*Passage for review*:
"""

The same set of genes was tested by qPCR across five species from the genus Nephrurus and three additional species from the genus Saltuarius. The qPCR test revealed that the species from the genera Underwoodisaurus and Nephrurus share similar gene content in their Z chromosomes, consisting mainly of genes with orthologs to GGA10 and GGA17 (fig. 2 and supplementary table S3, Supplementary Material online). Notably, there is variability on the Z-specificity of the genes from GGA17 region (adamts13, st6galnac4, tor2a), which occasionally appear to be autosomal or pseudoautosomal in species of the genus Nephrurus (fig. 2 and supplementary table S3, Supplementary Material online). On the other hand, all four species of the genus Saltuarius show similar Z-specific gene content (GGA17: adamts13, st6galnac4, tor2a; GGA22: adam9, aebp1; GGA24: snx19). Genes linked to the sex chromosomes of pygopodids (GGA5: bmf) (Rovatsos et al. 2021) and geckos of the genus Paroedura (GGA4: maml3, mbnl3, noct, zdhhc9; GGA15: derl3) (Rovatsos, Farkačová, et al. 2019) are autosomal or pseudoautosomal in all tested carphodactylid species (fig. 2 and supplementary table S3, Supplementary Material online).

Discussion

Gene Content of Sex Chromosomes in Carphodactylids

We uncovered the Z-specific gene content in two species of carphodactylid geckos: the thick-tailed gecko U. milii and the northern leaf-tailed gecko S. cornutus. Sex chromosomes of U. milii seem to share genes with GGA10 and GGA17, whereas sex chromosomes of S. cornutus contain genes from GGA17, GGA22, and GGA24. The tested species from the genera Underwoodisaurus and Nephrurus share homologous ZZ/ZW sex chromosomes, but the tested loci Z-specific in members of these genera are autosomal or linked to poorly differentiated regions of the sex chromosomes in the carphodactylid species from the genus Saltuarius (fig. 2). Notably, the genes Z-specific in several gecko species from the genus Paroedura (Rovatsos, Farkačová, et al. 2019), and X-specific in the pygopodid geckos (Rovatsos et al. 2021), seem not to be Z-specific in the tested carphodactylids (fig. 2 and supplementary tables S2 and S3, Supplementary Material online), indicating that sex chromosomes in the carphodactylid geckos evolved independently from the sex chromosomes of other gekkotan lineages.

"""

*Activity 1*:
In the passage on gecko sex chromosomes, shorten the paragraph that begins "We uncovered the Z-specific gene content" into a brief bulleted list that keeps its main facts.
*Activity 2*:
For each statement, say whether the passage on gecko sex chromosomes supports it. Answer yes or no and quote the deciding words.
(a) The qPCR testing included five species of the genus Nephrurus.
(b) The gene bmf is Z-specific in the tested carphodactylid species.
(c) The Z-specific gene content of the Saltuarius species includes genes from GGA22.

*Data excerpts*:

"""

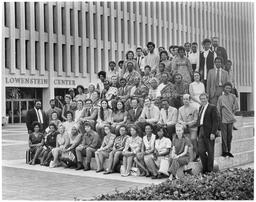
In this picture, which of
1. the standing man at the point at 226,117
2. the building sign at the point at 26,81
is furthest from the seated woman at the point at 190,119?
the building sign at the point at 26,81

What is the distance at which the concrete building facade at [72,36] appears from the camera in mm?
40375

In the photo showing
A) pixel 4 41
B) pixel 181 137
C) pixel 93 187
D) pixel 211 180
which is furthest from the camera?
pixel 4 41

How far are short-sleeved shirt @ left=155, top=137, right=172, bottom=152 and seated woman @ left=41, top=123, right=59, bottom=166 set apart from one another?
3932 millimetres

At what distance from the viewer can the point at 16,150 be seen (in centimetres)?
1934

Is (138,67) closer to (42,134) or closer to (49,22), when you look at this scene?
(42,134)

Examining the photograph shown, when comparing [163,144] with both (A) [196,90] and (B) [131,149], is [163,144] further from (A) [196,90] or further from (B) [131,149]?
(A) [196,90]

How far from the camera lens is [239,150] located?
47.6 feet

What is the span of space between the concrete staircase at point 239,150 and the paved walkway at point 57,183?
1.15 m

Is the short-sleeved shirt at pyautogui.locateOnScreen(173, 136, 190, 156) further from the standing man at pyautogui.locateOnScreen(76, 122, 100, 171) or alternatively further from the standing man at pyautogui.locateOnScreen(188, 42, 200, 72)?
the standing man at pyautogui.locateOnScreen(188, 42, 200, 72)

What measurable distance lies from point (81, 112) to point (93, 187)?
14.3 ft

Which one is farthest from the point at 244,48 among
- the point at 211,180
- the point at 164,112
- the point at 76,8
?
the point at 211,180

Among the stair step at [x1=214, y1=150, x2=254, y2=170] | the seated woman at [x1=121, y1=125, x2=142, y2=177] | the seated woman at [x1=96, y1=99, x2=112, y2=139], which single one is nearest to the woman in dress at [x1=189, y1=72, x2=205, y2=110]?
the stair step at [x1=214, y1=150, x2=254, y2=170]

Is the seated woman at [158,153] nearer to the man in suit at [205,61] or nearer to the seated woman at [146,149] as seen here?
the seated woman at [146,149]

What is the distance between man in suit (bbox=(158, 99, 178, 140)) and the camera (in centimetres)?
1232
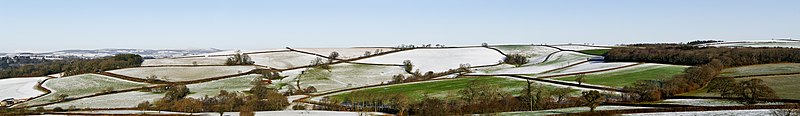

"""

*Task answer 1*:
- Z-specific gene content was identified in two carphodactylid geckos: the thick-tailed gecko U. milii and the northern leaf-tailed gecko S. cornutus.
- U. milii sex chromosomes appear to share genes with GGA10 and GGA17. S. cornutus sex chromosomes contain genes from GGA17, GGA22 and GGA24.
- Tested Underwoodisaurus and Nephrurus species share homologous ZZ/ZW sex chromosomes. Their Z-specific loci are autosomal or linked to poorly differentiated sex chromosome regions in Saltuarius.
- Genes that are Z-specific in Paroedura geckos and X-specific in pygopodids do not appear to be Z-specific in the tested carphodactylids.
- This indicates that carphodactylid sex chromosomes evolved independently from those of other gekkotan lineages.

*Task answer 2*:
(a) Yes: "across five species from the genus Nephrurus"
(b) No: "are autosomal or pseudoautosomal in all tested carphodactylid species"
(c) Yes: "GGA22: adam9, aebp1"